I have to admit, I was skeptical about how good a cup of mushroom coffee would taste — but it surprised me. The brand I tried, Beyond Brew (Buy from Live Conscious, $39.99), includes a mix of six mushrooms: Lion’s Mane, Reishi, Chaga, Cordyceps Sinensis, Cordyceps Militaris, and Turkey Tail. The blend also features organic cacao, which “aims to lower blood pressure, improve blood flow, and fight cell damage through its naturally-occurring flavonols,” and Organic Tahl Gum, an Acacia plant derivative that helps with digestion.
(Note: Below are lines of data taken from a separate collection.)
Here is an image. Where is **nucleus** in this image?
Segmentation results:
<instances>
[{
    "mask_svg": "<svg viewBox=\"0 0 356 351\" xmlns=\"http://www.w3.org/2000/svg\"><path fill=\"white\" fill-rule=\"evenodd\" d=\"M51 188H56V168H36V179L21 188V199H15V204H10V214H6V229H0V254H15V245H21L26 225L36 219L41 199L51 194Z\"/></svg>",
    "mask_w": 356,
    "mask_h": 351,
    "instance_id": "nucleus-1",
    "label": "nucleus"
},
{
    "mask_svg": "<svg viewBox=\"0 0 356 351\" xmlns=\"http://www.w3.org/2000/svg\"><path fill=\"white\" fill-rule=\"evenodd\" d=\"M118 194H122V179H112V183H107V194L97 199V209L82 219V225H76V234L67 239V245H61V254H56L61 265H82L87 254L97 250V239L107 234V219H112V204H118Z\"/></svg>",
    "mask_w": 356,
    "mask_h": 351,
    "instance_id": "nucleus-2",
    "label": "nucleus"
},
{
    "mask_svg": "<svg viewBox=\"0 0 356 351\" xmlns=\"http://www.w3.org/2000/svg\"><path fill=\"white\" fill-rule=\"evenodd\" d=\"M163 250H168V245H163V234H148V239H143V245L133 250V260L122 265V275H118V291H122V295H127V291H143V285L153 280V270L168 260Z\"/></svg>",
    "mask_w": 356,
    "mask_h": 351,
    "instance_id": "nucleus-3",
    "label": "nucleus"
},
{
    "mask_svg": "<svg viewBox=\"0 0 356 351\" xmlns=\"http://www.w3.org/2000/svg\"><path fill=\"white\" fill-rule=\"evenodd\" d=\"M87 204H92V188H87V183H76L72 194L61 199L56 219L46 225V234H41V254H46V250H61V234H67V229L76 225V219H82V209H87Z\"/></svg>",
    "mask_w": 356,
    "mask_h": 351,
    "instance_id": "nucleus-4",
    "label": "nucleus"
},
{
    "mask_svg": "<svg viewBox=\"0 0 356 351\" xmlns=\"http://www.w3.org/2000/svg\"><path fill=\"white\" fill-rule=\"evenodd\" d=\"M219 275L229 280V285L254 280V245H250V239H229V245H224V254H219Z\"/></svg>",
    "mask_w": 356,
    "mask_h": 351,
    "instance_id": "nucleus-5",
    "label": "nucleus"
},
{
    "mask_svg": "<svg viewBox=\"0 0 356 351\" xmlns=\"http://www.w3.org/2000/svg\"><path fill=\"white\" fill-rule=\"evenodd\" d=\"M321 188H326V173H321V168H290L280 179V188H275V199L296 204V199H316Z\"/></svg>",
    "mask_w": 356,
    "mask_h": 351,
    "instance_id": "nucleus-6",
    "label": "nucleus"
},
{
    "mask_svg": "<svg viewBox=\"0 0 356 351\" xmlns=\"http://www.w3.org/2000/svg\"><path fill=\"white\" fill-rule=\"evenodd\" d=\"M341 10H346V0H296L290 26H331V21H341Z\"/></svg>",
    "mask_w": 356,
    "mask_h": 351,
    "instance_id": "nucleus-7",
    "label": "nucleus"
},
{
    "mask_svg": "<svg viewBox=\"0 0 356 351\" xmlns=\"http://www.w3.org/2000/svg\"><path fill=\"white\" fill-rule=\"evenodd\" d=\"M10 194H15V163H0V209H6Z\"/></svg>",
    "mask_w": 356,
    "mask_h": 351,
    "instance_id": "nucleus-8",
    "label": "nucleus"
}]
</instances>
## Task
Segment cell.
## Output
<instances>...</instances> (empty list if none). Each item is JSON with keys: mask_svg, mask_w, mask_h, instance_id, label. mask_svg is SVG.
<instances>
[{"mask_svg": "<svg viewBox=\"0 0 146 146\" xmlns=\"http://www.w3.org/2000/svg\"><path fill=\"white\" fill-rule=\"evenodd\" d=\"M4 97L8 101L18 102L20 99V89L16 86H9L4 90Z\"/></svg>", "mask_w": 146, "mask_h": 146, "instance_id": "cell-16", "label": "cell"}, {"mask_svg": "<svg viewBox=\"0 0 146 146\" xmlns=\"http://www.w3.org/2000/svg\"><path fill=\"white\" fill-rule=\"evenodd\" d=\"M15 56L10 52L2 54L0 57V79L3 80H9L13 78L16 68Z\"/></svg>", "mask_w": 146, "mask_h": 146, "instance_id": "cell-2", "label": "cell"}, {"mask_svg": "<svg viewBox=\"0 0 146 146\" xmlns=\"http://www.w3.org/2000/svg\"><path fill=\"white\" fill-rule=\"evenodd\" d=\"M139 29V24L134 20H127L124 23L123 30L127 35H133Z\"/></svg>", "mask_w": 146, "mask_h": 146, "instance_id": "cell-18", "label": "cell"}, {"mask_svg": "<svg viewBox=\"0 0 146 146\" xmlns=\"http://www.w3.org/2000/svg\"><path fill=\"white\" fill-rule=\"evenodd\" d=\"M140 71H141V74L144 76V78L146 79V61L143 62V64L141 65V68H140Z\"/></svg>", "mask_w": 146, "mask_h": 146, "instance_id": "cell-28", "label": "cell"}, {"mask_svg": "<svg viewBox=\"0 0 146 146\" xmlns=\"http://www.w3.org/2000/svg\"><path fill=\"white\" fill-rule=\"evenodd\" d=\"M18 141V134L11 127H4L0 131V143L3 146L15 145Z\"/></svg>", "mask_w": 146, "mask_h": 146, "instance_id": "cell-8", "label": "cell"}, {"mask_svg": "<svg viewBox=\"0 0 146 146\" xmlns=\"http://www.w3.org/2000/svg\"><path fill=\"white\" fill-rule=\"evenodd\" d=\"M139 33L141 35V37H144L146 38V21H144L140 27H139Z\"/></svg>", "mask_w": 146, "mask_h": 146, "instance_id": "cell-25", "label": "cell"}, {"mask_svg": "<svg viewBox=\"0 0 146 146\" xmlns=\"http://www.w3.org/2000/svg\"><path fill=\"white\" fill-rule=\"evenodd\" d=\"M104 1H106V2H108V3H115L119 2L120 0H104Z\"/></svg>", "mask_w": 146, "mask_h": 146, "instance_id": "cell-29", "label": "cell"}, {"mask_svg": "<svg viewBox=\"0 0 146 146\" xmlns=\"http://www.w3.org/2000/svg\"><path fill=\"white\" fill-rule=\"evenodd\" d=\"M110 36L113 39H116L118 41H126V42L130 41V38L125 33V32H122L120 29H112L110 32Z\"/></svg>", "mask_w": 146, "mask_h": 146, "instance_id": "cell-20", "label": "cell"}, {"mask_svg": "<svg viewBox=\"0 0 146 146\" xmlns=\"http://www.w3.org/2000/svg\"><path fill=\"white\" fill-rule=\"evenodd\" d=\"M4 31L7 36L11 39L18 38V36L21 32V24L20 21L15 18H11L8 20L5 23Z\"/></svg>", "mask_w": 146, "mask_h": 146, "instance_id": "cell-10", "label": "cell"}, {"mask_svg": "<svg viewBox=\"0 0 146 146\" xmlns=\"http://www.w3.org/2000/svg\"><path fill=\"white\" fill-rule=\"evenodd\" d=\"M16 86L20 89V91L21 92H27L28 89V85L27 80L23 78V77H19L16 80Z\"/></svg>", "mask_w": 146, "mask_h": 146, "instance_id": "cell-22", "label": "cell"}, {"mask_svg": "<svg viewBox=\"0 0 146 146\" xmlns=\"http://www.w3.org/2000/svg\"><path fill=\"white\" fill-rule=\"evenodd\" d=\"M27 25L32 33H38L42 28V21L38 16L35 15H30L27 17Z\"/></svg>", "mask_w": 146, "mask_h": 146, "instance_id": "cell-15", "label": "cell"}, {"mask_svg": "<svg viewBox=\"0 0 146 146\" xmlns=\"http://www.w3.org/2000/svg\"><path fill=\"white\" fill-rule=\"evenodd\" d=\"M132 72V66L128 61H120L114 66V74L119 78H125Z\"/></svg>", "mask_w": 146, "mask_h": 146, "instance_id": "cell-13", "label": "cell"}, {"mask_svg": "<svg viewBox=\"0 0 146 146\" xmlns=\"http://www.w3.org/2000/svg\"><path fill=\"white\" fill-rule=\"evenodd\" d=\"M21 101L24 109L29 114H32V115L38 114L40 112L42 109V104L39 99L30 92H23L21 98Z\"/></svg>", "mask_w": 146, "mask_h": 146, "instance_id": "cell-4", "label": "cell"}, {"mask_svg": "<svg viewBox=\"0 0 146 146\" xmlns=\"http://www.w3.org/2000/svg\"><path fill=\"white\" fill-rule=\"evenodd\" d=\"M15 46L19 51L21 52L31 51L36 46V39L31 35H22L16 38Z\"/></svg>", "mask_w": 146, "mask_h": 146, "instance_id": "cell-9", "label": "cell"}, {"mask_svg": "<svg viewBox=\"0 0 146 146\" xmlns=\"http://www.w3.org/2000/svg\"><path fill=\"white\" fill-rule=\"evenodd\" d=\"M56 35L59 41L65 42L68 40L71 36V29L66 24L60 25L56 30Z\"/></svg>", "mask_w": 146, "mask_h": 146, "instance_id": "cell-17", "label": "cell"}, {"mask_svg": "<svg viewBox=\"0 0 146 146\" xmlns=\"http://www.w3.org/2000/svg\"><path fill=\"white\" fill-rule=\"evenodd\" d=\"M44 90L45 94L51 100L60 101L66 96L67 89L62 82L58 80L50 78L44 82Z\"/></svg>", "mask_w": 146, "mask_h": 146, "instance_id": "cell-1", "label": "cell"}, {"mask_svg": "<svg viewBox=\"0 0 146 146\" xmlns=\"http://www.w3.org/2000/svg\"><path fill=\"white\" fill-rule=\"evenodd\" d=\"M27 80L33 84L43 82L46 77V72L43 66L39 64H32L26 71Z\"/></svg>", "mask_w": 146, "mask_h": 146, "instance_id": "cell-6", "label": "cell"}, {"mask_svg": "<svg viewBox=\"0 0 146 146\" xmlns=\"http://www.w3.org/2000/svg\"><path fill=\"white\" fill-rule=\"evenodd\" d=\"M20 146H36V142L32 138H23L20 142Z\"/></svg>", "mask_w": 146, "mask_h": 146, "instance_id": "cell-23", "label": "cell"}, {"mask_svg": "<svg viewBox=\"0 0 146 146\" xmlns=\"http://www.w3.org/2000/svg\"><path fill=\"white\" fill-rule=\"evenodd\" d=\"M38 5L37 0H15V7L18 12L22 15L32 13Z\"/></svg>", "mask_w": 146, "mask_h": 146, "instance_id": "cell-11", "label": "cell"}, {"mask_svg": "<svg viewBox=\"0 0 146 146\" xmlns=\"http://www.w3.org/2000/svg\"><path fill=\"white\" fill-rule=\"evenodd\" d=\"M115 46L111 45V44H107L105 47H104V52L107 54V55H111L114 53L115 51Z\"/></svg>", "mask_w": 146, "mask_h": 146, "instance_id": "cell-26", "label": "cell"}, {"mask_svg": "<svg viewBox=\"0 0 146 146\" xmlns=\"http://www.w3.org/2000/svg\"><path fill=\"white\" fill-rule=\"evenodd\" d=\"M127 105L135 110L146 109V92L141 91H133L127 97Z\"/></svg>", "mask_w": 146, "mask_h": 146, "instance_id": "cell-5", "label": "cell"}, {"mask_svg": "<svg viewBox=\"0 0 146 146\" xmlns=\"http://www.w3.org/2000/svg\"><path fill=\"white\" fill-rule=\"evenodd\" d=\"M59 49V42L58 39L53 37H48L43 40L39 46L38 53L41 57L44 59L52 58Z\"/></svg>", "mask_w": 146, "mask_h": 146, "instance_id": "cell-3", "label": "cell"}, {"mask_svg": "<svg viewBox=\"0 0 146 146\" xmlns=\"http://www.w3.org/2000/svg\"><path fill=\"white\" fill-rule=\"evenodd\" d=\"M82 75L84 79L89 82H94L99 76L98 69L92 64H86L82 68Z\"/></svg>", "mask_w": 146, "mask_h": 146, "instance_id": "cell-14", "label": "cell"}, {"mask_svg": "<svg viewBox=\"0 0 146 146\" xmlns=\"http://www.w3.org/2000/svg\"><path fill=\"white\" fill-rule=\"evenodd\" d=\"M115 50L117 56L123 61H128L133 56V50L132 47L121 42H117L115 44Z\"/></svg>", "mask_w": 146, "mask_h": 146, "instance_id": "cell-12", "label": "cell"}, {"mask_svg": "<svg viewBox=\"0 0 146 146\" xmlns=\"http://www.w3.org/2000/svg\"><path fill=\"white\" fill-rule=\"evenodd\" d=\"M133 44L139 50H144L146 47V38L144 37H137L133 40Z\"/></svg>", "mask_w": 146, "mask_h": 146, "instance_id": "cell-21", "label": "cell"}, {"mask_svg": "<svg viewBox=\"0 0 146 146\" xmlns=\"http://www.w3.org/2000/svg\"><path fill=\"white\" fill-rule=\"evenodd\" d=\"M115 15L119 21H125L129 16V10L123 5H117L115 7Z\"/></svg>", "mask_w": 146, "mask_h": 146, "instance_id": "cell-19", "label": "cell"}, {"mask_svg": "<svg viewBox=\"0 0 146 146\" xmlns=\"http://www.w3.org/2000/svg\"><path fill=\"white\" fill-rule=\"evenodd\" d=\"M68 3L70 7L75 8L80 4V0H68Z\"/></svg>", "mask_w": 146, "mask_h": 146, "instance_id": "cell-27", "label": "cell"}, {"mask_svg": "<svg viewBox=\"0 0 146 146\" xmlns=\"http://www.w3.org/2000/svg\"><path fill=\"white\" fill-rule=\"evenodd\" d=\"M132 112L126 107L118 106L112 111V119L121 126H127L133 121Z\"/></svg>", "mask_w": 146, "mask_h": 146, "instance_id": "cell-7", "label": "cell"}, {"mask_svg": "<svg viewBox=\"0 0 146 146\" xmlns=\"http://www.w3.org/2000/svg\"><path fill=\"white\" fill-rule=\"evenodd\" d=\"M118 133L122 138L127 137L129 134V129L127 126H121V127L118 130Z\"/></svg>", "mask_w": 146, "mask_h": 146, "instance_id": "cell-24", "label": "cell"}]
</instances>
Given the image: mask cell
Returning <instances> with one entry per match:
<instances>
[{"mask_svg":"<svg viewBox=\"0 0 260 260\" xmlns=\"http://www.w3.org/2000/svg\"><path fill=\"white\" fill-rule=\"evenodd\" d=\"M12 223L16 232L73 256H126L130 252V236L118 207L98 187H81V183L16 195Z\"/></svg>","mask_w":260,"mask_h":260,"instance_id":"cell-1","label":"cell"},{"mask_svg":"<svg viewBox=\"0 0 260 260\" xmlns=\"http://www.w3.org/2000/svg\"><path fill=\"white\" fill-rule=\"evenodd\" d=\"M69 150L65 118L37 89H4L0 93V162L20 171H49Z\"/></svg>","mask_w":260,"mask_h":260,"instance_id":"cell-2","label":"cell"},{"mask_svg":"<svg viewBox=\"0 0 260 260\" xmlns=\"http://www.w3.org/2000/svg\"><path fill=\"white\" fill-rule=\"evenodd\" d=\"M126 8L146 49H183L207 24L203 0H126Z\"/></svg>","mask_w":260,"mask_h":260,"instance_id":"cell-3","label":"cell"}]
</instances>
I was pleased to find that making the mushroom coffee was easy: Add 2 teaspoons to a hot or cold beverage of your choice, and stir to prevent clumps from forming. The texture is fine and powdery, not unlike instant coffee. Aiming for the purest experience, I took my first cup straight-up, mixed only with hot water in a mug. I mixed my second cup with both hot water and milk. Turns out, I liked the taste of both preparations. My fears of a musty sip were unfounded — the cacao flavor was most prominent in the blend. The drink reminded me of hot chocolate, without any of the cloying sweetness.

Beyond Brew photoshoot
Courtesy of Beyond Brew

If you’re someone who needs a caffeine boost, be warned that Beyond Brew has just a tenth of the caffeine found in a regular cup of coffee. While I didn’t immediately notice a boost in my focus after drinking (and I’d have to consume it consistently to see any cumulative health benefits), I appreciated the light and chocolatey flavor. I’d happily sip this on an afternoon when I’m craving a piece of chocolate. A cup of Beyond Brew has just 20 calories, and you know it’s nutritious even though it tastes like a treat; I recommend trying it blended into a regular cup of coffee, creating a healthier take on the mocha. 

My conclusion? I don’t think I would use Beyond Brew as a coffee replacement, because the caffeine amount is too low — and as someone who’s not a morning person, I need all the energy boosting I can get in my morning java. But if you’re looking to cut back on caffeine, this might be the perfect coffee alternative for you.